Ale to wschodnie kontakty przewodniczącego "Samoobrony" mają być najważniejsze. Lepper, który nie ma matury, może tytułować się dwoma tytułami doktora honoris causa ukraińskich uczelni i jednym akademii moskiewskiej. Media wielokrotnie donosiły też o jego zażyłości z władzami Białorusi, gdzie przebywał między innymi jako obserwator wyborów (i zawsze wystawiał świetne oceny).
- Rzeczywiście na rynku wschodnim mam nadal bardzo dobre kontakty. Na Białorusi, Ukrainie czy w w Rosji jestem świetnie postrzegany. Oni też handlują z Polską, a polskie firmy z nimi. Chcemy to ułatwiać - mówi przewodniczący "Samoobrony". Lepper w sierpniu usłyszał zarzuty składania fałszywych zeznań w postępowaniu dotyczącym przecieku z "afery gruntowej". Jego nowy wspólnik, a stary współpracownik, Piotr Ryba w tej samej aferze został skazany na 2,5 roku więzienia. W maju ubiegłego roku warszawski Sąd Apelacyjny uchylił jednak ten wyrok i skierował sprawę do ponownego rozpoznania. Swoją spółkę zarejestrowali 17 września ubiegłego roku. Ryba nadal nie może opuszczać kraju.
Ja na pewno w żadne interesy niezgodne z prawem włączał się nie będę. Plan jest taki, żeby robić wszystko legalnie, płacić podatki, zarabiać pieniądze. Z samego rolnictwa bardzo trudno jest żyć. A trzeba. Andrzej Lepper
"Plan taki, żeby działać legalnie"
- I to rzeczywiście jest problem - przyznaje. Ale wspólnicy i z tym zamierzają sobie poradzić. - Nie chcę zdradzać naszego "know how". Mogę powiedzieć natomiast, że nasza działalność będzie absolutnie przejrzysta i legalna - zapewnia Ryba. Lepper: - Ja na pewno w żadne interesy niezgodne z prawem włączał się nie będę. Plan jest taki, żeby robić wszystko legalnie, płacić podatki, zarabiać pieniądze. Z samego rolnictwa bardzo trudno jest żyć. A trzeba.
Lepper i Ryba nie boją się, że kontrahenci mogą nie przyjść ze względu na ich przeszłość. Liczą na małe i średnie, które mają miesięczny przychód na poziomie 50-100 tys.

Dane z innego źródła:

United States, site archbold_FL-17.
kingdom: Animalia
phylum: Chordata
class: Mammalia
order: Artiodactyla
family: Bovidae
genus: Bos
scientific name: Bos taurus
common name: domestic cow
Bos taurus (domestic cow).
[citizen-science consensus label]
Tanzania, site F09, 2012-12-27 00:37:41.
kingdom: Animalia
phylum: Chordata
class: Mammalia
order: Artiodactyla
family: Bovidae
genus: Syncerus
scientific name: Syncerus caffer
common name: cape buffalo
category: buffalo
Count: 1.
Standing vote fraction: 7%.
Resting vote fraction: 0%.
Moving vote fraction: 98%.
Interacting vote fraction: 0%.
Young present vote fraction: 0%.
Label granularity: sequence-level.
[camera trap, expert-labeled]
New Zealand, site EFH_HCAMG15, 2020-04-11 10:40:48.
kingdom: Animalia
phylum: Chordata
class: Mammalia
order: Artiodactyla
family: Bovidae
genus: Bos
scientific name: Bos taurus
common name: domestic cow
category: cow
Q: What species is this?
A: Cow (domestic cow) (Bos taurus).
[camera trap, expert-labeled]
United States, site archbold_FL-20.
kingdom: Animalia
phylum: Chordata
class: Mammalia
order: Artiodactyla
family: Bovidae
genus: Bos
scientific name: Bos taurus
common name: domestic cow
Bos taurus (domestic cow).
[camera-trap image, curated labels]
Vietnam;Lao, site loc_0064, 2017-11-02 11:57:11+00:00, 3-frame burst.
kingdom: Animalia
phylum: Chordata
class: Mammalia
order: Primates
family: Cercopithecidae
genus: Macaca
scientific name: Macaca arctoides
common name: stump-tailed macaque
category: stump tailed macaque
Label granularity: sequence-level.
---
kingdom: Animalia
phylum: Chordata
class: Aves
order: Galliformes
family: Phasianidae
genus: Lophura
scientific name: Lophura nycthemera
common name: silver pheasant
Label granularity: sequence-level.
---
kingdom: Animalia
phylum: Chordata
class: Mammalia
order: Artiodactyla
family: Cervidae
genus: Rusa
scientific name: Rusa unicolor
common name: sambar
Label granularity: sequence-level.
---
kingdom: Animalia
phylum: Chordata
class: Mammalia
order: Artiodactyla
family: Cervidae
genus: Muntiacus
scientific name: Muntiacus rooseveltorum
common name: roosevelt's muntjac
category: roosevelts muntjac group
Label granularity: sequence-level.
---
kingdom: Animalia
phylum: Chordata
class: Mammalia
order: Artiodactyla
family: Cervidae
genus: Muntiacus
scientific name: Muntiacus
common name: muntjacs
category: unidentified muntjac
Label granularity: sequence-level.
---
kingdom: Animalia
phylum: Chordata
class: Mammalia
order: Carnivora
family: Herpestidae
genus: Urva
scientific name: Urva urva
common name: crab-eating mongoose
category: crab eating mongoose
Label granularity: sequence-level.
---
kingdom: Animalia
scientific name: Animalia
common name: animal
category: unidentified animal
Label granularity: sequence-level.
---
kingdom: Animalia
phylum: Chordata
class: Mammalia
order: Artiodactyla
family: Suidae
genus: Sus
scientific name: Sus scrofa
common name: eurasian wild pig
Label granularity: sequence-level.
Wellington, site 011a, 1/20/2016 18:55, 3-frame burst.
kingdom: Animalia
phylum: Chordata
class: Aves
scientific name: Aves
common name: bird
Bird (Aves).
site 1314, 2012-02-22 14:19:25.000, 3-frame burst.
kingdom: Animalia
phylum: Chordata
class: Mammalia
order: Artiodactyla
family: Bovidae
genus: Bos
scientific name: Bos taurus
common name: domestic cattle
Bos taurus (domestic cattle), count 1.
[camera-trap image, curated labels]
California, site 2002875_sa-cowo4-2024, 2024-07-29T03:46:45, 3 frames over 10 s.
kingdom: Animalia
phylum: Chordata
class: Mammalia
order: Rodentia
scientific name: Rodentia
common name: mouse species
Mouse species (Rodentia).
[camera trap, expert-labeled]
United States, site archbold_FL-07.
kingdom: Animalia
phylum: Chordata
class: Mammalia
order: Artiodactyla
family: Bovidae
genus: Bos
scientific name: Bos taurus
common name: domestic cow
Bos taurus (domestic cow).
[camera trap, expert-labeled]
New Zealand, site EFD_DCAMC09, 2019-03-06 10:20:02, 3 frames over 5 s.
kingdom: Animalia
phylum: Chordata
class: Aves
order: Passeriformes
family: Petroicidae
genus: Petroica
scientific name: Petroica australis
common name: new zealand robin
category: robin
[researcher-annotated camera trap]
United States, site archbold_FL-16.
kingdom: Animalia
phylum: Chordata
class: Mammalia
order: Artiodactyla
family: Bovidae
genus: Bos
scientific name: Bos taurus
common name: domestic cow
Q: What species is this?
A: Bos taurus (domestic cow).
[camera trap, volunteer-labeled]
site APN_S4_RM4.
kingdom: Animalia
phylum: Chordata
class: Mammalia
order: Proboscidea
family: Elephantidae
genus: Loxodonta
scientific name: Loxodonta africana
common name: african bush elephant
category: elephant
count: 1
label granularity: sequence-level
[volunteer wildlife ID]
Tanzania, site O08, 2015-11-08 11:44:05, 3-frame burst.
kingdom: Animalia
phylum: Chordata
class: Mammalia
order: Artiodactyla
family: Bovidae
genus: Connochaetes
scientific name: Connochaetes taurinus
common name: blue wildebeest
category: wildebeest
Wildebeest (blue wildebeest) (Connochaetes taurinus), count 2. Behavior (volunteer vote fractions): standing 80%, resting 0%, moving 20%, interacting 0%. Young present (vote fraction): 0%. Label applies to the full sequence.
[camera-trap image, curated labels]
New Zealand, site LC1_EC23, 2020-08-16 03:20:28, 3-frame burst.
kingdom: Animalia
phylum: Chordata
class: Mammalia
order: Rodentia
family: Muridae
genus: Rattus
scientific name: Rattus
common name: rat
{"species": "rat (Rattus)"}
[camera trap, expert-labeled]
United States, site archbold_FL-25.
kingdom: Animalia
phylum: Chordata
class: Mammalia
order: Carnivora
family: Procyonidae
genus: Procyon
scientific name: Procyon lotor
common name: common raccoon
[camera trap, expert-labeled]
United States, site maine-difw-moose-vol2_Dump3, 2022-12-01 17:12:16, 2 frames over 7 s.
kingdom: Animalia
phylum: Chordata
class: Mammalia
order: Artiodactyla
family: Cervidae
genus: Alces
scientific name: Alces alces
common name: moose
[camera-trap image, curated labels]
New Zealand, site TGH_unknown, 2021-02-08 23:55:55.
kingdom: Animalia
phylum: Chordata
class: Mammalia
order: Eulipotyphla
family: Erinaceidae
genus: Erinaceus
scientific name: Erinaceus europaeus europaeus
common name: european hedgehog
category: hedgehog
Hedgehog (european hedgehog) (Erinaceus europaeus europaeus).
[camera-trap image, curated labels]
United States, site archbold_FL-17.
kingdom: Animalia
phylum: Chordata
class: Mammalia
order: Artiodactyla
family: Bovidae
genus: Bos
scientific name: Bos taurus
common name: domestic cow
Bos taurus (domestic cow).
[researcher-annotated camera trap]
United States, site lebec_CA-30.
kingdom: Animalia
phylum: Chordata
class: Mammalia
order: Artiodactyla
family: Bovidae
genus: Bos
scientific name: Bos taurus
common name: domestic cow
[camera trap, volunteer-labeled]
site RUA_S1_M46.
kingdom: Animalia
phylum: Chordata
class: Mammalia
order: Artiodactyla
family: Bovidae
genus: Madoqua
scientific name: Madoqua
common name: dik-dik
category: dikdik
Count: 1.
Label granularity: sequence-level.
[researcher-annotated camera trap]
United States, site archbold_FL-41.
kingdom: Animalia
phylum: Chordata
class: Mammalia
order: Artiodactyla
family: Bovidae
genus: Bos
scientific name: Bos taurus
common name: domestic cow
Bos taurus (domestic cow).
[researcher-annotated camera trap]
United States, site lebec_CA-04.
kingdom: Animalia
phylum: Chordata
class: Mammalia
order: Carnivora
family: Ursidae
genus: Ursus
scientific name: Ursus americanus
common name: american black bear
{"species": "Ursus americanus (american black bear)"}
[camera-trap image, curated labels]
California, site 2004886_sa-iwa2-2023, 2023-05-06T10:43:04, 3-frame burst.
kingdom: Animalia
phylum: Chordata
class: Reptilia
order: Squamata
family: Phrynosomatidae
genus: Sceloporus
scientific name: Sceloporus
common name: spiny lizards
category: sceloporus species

- Firmom białoruskim może nie przeszkadzać kim Andrzej Lepper jest w Polsce. Jego kontakty w tamtym kraju są duże. Nie jestem szczególnie zdziwiony faktem podjęcia wspólnej współpracy przez przewodniczącego Samoobrony i pana Rybę - tak zawiązanie spółki komentuje Ernest Bejda, były wiceszef CBA, które ujawniło "aferę gruntową".
Wspólny biznes Leppera i Ryby określa jako "emanację szczególnej zażyłości, ugruntowanej i scementowanej po aferze". - Potwierdza to tylko tezę, że panowie nie tylko się znali, ale także myśleli, jak zarobić razem pieniądze - dodaje Bejda.
Afera i przeciek
Sprawa "afery gruntowej" wybuchła latem 2007 roku i doprowadziła do upadku rządzącej krajem koalicji PiS-Samoobrona-LPR. Leppera usunięto z rządu, bo - jak mówił ówczesny szef CBA Mariusz Kamiński - "był on w kręgu podejrzenia".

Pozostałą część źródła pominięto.